## Supplied passage
-=-=-=-=-

Monday, November 8, 2021Plenary
Zhuangzi: Role Models and Varieties of Freedom
The remaining “Inner Chapters” of Zhuangzi contain some arresting descriptions of apparently well-lived lives, such as that of a supremely skilled butcher or some friends who celebrate when one of their number dies, as well as an extended exchange between Confucius and his student Yan Hui (at least as Zhuangzi depicts them) in which Yan Hui seems to go beyond anything his master can teach. These anecdotes contain multiple possibilities for what “freedom” and a “good life” can mean, ranging from modest corrections to everyday living to extremely radical alternatives to our normal lives.
- Understand the range of possibilities that Zhuangzi is putting before us
- Think through the ways that psychology, ethical ideals, and therapy can function in a radically perspectivist work like Zhuangzi
- Consider possible tradeoffs between lives lived with commitment and those aimed at freedom
- Would the cook (pp. 29-30) be a good ruler? Or archer? Would you say he represents a Daoist ideal?
- What would it be like to be “Sir Reversal” or “Sir Zitherspread” (pp. 49-60)? Do they represent an appealing ideal?
- What is wrong with humankindness (ren 仁) and responsible conduct (yi 义), ritual and music? (See p. 61 and 62, though compare p. 38 on “responsibility” [also yi].)

-=-=-=-=-

## Record excerpts

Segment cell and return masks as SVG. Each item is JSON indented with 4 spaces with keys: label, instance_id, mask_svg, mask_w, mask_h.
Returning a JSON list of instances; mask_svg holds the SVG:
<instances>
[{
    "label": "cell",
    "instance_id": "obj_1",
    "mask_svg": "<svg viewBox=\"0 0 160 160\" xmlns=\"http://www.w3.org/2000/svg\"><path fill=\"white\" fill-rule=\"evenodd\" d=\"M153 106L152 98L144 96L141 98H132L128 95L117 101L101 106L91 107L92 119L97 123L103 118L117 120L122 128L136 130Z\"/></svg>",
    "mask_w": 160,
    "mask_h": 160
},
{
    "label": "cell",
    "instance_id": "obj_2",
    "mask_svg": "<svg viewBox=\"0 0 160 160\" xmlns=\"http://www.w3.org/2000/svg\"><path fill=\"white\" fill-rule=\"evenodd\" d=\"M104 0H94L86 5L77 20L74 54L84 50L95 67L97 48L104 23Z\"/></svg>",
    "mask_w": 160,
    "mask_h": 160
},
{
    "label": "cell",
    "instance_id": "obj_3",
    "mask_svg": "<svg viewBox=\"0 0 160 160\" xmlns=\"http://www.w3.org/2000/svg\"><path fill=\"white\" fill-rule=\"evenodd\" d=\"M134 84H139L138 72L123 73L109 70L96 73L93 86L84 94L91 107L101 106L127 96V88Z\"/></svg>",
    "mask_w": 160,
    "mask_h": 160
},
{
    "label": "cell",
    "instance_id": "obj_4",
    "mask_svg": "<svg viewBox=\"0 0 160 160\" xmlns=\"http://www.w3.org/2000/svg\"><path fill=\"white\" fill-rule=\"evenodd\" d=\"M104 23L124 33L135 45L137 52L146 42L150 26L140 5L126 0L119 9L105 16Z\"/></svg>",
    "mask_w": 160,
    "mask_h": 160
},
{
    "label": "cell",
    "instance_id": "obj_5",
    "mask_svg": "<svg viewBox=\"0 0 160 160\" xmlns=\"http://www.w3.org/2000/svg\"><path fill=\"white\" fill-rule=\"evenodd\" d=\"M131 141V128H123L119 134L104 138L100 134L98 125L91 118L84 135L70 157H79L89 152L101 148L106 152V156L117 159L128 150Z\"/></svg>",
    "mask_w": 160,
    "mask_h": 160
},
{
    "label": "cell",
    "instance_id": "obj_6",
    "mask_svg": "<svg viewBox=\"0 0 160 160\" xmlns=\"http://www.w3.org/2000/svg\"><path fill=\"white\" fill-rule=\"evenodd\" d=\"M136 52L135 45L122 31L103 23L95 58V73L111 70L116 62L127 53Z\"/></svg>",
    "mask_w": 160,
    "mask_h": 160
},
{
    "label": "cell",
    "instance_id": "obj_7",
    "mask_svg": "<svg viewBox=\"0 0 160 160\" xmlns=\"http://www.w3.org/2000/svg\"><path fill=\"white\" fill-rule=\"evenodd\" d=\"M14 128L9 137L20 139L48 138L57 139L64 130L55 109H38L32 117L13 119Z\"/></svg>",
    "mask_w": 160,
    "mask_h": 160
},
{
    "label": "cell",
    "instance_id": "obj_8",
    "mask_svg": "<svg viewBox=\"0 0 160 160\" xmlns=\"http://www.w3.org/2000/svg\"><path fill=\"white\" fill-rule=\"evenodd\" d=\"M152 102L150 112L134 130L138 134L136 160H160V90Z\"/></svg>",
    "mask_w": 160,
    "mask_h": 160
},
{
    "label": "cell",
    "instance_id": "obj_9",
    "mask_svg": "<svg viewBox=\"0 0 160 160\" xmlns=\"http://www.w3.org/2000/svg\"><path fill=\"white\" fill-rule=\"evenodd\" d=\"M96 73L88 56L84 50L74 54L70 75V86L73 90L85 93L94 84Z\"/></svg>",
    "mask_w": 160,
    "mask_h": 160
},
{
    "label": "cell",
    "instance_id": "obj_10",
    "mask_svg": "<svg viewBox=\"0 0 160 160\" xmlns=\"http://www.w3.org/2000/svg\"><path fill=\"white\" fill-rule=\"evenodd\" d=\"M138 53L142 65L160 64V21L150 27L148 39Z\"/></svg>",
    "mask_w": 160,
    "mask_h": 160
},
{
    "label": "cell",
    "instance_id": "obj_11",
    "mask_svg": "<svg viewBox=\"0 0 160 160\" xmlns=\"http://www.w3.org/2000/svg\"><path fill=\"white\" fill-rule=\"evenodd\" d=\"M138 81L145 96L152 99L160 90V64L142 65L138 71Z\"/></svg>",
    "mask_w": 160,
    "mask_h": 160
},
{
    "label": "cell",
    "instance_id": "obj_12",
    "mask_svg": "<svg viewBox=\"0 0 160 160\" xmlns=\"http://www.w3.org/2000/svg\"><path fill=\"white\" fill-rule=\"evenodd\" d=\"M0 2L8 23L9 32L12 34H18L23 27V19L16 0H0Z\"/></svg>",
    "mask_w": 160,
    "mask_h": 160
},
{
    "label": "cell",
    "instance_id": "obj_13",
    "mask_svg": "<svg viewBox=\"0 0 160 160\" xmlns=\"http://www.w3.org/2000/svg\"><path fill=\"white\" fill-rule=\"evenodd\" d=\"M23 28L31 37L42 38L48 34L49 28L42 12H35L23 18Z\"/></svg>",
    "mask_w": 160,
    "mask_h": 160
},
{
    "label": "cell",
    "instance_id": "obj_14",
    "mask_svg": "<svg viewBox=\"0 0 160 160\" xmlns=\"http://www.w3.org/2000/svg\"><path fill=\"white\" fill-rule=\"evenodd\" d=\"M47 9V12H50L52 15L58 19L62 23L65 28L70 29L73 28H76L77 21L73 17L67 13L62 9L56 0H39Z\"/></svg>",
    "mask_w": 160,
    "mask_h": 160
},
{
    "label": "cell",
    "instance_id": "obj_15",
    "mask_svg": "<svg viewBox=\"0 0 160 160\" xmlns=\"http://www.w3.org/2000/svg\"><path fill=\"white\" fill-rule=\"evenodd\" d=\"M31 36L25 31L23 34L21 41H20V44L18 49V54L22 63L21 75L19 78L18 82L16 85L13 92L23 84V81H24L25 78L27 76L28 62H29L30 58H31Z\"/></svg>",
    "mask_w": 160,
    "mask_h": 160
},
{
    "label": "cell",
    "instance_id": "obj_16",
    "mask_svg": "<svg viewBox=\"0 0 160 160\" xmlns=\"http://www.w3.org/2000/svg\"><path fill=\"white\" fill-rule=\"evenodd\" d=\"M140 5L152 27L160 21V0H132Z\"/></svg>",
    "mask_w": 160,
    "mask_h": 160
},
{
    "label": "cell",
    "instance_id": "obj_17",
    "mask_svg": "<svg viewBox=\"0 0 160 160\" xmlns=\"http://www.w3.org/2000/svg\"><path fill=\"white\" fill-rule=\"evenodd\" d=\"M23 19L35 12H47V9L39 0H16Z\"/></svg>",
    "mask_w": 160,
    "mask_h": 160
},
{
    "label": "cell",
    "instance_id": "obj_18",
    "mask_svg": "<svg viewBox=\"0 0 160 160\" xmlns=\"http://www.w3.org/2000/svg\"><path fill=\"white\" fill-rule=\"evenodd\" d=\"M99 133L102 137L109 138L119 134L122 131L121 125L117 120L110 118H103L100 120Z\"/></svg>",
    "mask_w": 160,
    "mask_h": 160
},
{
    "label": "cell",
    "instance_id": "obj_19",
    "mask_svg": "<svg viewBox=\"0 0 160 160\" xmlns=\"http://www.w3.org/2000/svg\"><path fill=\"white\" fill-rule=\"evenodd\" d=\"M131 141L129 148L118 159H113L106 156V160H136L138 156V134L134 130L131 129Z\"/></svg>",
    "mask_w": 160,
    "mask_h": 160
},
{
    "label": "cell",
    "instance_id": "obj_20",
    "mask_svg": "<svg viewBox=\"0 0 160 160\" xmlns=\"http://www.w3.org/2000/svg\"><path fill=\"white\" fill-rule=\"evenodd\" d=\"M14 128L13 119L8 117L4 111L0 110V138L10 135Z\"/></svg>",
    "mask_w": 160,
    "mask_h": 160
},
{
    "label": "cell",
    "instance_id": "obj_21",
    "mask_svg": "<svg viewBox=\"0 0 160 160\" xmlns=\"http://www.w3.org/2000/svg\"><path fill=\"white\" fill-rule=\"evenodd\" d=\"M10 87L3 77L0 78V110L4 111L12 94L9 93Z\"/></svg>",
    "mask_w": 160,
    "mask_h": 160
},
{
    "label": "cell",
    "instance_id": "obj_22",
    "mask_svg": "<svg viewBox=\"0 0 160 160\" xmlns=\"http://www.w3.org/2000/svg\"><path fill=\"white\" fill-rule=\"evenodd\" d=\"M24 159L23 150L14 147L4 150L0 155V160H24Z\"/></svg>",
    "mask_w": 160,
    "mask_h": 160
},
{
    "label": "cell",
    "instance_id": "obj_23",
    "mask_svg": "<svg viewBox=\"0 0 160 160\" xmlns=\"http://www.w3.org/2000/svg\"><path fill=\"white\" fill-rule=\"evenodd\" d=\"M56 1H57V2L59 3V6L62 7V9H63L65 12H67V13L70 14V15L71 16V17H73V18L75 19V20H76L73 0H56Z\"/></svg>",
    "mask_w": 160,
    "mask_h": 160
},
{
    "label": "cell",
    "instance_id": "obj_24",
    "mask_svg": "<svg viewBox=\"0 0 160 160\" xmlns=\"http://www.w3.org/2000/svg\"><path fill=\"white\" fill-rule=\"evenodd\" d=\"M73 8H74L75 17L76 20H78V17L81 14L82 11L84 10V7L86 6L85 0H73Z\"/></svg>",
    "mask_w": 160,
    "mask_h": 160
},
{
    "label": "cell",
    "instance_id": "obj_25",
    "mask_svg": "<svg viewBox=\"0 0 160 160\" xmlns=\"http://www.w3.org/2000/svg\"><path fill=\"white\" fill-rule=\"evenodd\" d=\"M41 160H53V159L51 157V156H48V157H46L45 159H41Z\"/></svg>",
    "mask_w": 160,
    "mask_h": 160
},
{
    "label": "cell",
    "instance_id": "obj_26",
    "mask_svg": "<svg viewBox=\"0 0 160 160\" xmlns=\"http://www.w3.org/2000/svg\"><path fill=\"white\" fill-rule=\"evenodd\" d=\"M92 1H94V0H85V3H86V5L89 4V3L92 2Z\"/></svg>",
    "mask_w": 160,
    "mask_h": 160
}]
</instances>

-=-=-=-=-

## Required work
1 – Repeat word for word the part of the Zhuangzi session description starting with "- Understand the" and going on through "an appealing ideal?".
2 – Answer these questions from the Zhuangzi session description:
(a) Which two figures take part in the extended exchange it mentions?
(b) On which pages does the cook appear?
(c) What Chinese term is given for humankindness?
3 – According to the Zhuangzi session description, why should readers compare page 38 when looking at what is wrong with responsible conduct?
The entries above come from a source separate from the Zhuangzi session description.

## Solutions per task
1 –
- Understand the range of possibilities that Zhuangzi is putting before us
- Think through the ways that psychology, ethical ideals, and therapy can function in a radically perspectivist work like Zhuangzi
- Consider possible tradeoffs between lives lived with commitment and those aimed at freedom
- Would the cook (pp. 29-30) be a good ruler? Or archer? Would you say he represents a Daoist ideal?
- What would it be like to be “Sir Reversal” or “Sir Zitherspread” (pp. 49-60)? Do they represent an appealing ideal?

2 –
(a) Confucius and his student Yan Hui
(b) Pages 29-30
(c) ren 仁

3 – Page 38 discusses "responsibility," which is also the term yi. That is the same word translated as "responsible conduct" in the question about pages 61 and 62.